# TEXT BLOCK:
-- start --

Re: Haworth Press -- Continuing Access Problems ? Andree Rathemacher 06 Sep 2008 02:57 UTC

*On Fri, Sep 5, 2008 at 1:21 PM, Andrew Waller <waller@ucalgary.ca> wrote:
It's very, very slow for us as well.  I'm waiting with baited breath for the
content to appear on Informa.

Andrew*

====================

Sorry... I can't resist...see below...
ar
---------------------------------------

[Q] *From Steve Gearhart*: "Where does the term *baited breath* come from,
as in: 'I am waiting with baited breath for your answer'?"

[A] The correct spelling is actually *bated breath* but it's so common these
days to see it written as *baited breath* that there's every chance that it
will soon become the usual form, to the disgust of conservative speakers and
the confusion of dictionary writers. Examples in newspapers and magazines
are legion; this one appeared in the *Daily Mirror* on 12 April 2003: "She
hasn't responded yet but Michael is waiting with baited breath".

It's easy to mock, but there's a real problem here. *Bated* and
*baited*sound the same and we no longer use
*bated* (let alone the verb *to bate*), outside this one set phrase, which
has become an idiom. Confusion is almost inevitable. *Bated* here is a
contraction of *abated* through loss of the unstressed first vowel (a
process called *aphesis*); it means "reduced, lessened, lowered in force".
So *bated breath* refers to a state in which you almost stop breathing as a
result of some strong emotion, such as terror or awe.

Shakespeare is the first writer known to use it, in *The Merchant of Venice*,
in which Shylock says to Antonio: "Shall I bend low and, in a bondman's key,
/ With bated breath and whisp'ring humbleness, / Say this ...". Nearly three
centuries later, Mark Twain employed it in *Tom Sawyer*: "Every eye fixed
itself upon him; with parted lips and bated breath the audience hung upon
his words, taking no note of time, rapt in the ghastly fascinations of the
tale".

For those who know the older spelling or who stop to consider the
matter, *baited
breath* evokes an incongruous image; Geoffrey Taylor humorously (and
consciously) captured it in verse in his poem *Cruel Clever Cat*:

Sally, having swallowed cheese,
Directs down holes the scented breeze,
Enticing thus with baited breath
Nice mice to an untimely death.

-- end --

# SHORT PROBLEM:
Answer these questions from the text on "bated breath":
1. What word is "bated" a shortened form of?
2. Which newspaper ran the example sentence, and on what date?
3. In which book did Mark Twain use the phrase?

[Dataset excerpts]

-- start --

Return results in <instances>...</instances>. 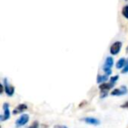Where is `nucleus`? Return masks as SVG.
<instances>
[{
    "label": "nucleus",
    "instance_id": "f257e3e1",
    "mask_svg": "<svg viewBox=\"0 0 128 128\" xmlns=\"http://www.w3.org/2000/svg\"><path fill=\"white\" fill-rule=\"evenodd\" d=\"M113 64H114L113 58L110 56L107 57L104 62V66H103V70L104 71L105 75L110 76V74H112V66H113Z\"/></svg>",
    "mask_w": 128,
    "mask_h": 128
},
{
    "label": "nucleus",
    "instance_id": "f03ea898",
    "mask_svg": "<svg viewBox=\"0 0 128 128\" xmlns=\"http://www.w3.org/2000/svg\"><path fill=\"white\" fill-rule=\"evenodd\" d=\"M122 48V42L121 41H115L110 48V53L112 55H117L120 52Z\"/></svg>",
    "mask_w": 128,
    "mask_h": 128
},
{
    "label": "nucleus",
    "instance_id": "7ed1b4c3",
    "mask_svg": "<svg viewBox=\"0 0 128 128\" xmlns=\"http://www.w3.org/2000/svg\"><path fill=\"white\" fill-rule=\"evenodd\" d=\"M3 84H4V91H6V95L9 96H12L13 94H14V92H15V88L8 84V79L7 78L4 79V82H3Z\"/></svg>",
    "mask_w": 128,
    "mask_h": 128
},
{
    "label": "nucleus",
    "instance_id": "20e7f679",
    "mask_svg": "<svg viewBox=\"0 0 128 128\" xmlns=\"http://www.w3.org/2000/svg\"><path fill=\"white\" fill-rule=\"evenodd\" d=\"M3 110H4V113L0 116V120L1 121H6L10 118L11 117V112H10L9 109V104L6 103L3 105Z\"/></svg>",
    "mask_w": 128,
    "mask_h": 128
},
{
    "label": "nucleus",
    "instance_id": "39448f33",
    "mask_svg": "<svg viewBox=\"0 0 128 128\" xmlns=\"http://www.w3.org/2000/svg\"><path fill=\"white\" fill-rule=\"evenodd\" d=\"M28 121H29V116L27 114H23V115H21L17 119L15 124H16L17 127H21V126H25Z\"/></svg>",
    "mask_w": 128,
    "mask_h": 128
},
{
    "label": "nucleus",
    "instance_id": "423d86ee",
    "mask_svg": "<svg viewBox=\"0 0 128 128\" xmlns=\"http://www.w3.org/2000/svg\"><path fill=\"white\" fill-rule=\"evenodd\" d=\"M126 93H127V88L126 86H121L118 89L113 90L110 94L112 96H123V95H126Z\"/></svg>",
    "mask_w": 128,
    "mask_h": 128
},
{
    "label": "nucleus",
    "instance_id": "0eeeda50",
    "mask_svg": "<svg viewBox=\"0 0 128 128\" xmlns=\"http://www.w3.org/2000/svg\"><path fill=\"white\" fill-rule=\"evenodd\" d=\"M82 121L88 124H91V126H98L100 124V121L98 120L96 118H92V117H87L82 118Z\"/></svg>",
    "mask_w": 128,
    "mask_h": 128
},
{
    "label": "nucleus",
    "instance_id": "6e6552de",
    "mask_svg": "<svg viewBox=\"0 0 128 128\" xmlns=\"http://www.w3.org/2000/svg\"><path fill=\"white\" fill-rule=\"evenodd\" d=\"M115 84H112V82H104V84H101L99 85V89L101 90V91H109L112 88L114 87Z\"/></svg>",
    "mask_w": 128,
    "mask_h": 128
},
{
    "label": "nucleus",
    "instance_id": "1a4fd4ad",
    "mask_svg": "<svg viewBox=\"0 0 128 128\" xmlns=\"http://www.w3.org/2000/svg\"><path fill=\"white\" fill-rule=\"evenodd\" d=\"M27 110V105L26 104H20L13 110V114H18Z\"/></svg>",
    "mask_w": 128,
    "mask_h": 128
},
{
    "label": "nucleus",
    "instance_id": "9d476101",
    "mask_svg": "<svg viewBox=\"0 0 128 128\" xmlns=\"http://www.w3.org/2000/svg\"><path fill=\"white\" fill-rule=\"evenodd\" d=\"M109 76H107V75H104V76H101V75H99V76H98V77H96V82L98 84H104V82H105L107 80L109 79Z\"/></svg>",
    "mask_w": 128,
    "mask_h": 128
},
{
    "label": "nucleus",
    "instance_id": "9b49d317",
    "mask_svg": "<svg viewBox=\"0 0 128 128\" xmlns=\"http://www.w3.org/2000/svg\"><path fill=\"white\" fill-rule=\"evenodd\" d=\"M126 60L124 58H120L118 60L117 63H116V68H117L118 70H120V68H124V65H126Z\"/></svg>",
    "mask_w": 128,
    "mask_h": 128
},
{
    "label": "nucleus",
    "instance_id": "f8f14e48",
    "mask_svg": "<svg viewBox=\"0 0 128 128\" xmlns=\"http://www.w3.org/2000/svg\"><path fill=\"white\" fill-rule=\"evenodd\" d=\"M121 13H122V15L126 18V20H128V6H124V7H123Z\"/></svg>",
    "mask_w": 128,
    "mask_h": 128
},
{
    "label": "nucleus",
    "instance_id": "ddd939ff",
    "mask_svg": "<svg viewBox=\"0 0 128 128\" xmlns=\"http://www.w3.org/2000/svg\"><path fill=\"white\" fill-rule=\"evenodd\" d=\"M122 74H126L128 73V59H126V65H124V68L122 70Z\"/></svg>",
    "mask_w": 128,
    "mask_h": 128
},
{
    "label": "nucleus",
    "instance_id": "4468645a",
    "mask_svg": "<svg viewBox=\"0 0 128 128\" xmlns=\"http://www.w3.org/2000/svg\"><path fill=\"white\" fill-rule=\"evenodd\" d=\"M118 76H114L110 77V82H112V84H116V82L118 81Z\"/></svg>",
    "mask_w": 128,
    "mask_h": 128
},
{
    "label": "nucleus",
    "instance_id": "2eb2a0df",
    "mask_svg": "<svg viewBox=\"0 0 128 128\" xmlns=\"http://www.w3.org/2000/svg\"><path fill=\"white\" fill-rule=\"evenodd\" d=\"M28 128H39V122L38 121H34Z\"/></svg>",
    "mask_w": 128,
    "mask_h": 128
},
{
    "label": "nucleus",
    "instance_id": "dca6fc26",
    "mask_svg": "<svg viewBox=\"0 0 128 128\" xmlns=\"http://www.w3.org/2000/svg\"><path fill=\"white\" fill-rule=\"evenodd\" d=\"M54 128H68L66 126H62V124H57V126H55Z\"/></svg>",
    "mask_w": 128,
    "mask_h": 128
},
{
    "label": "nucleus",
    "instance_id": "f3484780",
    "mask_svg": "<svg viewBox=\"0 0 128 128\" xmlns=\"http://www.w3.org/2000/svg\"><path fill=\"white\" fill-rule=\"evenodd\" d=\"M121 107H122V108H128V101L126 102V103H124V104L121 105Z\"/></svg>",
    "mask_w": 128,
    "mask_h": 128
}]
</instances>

-- end --
-- start --

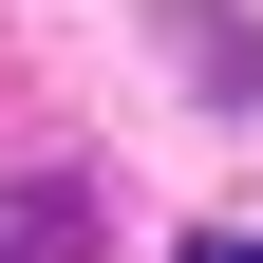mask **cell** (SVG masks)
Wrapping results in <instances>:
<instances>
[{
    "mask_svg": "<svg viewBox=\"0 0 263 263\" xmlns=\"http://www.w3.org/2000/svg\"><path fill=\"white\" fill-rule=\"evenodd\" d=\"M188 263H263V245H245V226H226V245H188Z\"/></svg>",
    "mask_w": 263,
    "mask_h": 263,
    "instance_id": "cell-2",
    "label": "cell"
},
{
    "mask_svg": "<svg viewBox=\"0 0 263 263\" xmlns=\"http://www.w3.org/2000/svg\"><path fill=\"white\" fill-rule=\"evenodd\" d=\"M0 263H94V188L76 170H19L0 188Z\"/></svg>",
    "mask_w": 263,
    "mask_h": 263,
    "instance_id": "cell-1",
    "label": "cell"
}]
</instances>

-- end --

# SOLUTION:
1. Abated
2. The *Daily Mirror*, 12 April 2003
3. *Tom Sawyer*